73 A.D.3d 1069, 899 N.Y.S.2d 893
CourtAppellate Division of the Supreme Court of the State of New York
DecidedMay 18, 2010
StatusPublished
Cited by35 cases

This text of 73 A.D.3d 1069 (Mera v. Rodriguez) is published on Counsel Stack Legal Research, covering Appellate Division of the Supreme Court of the State of New York primary law. Counsel Stack provides free access to over 12 million legal documents including statutes, case law, regulations, and constitutions.

Bluebook
Mera v. Rodriguez, 73 A.D.3d 1069, 899 N.Y.S.2d 893 (N.Y. Ct. App. 2010).

Opinion

In a visitation proceeding pursuant to Family Court Act article 6, the father appeals, as limited by his brief, from so much of a corrected order of the Family Court, Westchester County (Edlitz, J.), entered June 3, 2009, as denied, without a hearing, his petition to modify a prior order of the same court dated March 6, 2008, which, inter alia, permitted him to have only therapeutic supervised visitation with the subject child once it was deemed therapeutically appropriate, and suspended all visitation between him and the subject child.

Ordered that the corrected order is affirmed insofar as appealed from, without costs or disbursements.
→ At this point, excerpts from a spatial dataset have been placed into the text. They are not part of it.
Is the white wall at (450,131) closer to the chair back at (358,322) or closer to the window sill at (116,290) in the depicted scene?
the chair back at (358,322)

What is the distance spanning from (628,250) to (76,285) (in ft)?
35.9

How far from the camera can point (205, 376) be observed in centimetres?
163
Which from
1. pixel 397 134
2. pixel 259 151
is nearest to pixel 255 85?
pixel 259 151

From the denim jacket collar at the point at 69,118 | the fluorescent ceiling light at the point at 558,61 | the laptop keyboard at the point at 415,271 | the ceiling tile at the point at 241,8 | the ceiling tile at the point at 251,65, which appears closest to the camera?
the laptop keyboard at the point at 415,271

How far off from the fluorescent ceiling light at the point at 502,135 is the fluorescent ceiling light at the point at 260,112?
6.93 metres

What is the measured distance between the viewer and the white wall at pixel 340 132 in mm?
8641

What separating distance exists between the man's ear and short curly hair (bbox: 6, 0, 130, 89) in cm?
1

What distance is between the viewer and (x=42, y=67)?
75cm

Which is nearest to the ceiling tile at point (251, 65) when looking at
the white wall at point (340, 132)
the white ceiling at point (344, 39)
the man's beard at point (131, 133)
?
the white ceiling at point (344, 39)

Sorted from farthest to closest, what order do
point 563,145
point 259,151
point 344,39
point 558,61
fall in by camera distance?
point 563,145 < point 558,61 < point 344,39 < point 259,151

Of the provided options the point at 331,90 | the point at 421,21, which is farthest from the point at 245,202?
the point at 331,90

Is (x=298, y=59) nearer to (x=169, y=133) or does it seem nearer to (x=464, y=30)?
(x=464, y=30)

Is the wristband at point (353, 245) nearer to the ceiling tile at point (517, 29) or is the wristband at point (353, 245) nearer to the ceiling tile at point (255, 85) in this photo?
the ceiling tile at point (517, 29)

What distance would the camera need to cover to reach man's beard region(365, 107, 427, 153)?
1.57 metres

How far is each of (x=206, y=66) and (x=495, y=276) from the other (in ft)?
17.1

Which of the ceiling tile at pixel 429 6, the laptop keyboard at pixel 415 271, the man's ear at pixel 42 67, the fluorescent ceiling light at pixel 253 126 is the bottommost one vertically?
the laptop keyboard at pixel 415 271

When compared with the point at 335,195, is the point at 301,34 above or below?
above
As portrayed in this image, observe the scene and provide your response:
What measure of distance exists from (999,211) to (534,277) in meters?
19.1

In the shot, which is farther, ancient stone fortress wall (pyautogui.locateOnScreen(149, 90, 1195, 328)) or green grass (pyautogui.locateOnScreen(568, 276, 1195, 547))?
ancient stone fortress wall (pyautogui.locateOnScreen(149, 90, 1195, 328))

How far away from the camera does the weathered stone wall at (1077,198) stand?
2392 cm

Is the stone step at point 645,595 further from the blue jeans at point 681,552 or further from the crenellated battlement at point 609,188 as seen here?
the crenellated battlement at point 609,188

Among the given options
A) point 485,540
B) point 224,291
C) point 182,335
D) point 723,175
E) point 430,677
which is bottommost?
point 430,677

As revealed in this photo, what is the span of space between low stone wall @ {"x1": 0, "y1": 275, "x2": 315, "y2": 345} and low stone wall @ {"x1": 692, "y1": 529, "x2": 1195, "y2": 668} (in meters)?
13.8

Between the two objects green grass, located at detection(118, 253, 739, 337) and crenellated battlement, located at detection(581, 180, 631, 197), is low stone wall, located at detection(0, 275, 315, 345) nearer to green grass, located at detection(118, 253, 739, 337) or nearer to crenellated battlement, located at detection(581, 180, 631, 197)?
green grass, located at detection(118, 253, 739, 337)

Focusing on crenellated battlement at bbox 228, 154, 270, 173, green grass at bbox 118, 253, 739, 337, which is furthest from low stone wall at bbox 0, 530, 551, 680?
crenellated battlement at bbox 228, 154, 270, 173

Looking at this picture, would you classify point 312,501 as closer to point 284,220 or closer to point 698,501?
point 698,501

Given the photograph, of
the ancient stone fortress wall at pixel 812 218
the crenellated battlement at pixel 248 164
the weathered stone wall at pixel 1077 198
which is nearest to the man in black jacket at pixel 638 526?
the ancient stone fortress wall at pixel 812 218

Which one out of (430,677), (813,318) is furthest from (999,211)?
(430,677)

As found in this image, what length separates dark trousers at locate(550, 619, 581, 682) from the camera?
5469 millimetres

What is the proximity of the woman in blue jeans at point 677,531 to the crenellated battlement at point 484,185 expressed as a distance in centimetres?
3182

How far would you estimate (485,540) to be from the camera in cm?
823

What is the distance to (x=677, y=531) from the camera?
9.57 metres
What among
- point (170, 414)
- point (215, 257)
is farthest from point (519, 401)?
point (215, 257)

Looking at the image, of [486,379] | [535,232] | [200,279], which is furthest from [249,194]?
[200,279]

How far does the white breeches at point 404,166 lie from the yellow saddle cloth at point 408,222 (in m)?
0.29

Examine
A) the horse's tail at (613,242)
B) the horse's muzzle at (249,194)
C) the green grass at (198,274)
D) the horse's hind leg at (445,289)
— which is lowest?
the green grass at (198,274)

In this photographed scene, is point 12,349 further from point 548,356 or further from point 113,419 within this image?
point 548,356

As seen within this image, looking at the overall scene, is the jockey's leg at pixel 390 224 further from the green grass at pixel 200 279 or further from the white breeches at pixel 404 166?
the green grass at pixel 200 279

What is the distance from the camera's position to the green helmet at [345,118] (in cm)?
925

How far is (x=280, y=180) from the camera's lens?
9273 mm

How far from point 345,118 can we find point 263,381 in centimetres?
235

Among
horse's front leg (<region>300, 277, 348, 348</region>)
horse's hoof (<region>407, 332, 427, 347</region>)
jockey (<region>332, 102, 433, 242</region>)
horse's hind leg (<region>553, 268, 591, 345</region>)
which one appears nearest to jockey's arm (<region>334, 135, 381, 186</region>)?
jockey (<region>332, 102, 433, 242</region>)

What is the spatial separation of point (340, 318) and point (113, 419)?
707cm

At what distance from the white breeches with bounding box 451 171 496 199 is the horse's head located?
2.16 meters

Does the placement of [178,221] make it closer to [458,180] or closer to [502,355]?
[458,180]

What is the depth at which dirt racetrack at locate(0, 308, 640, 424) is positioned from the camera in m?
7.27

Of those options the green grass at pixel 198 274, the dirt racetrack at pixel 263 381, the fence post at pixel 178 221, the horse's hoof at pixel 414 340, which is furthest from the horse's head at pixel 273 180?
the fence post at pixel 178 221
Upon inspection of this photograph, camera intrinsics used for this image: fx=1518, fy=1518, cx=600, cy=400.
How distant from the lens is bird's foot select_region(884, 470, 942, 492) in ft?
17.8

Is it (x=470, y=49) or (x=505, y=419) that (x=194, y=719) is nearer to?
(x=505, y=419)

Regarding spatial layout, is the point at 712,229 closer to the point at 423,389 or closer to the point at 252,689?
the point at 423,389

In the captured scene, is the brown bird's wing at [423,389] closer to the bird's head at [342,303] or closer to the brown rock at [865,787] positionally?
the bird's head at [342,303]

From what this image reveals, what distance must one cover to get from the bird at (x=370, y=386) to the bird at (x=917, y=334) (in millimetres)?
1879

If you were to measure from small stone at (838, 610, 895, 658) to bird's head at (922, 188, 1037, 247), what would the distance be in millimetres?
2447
“A court must determine the best interests of the child when adjudicating . . . visitation issues. The determination of visitation issues is entrusted to the sound discretion of the trial court, and should not be disturbed on appeal unless it lacks a substantial evidentiary basis in the record” (Matter of Thompson v Yu-Thompson, 41 AD3d 487, 488 [2007]; see Jordan v Jordan, 8 AD3d 444 [2004]). “[A] noncustodial parent should have reasonable rights of visitation, and the denial of those rights to a natural parent is a drastic remedy which should only be invoked when there is substantial evidence that visitation would be detrimental to the child” (Matter of Grisanti v Grisanti, 4 AD3d 471, 473 [2004] [internal quotation marks and citation omitted]).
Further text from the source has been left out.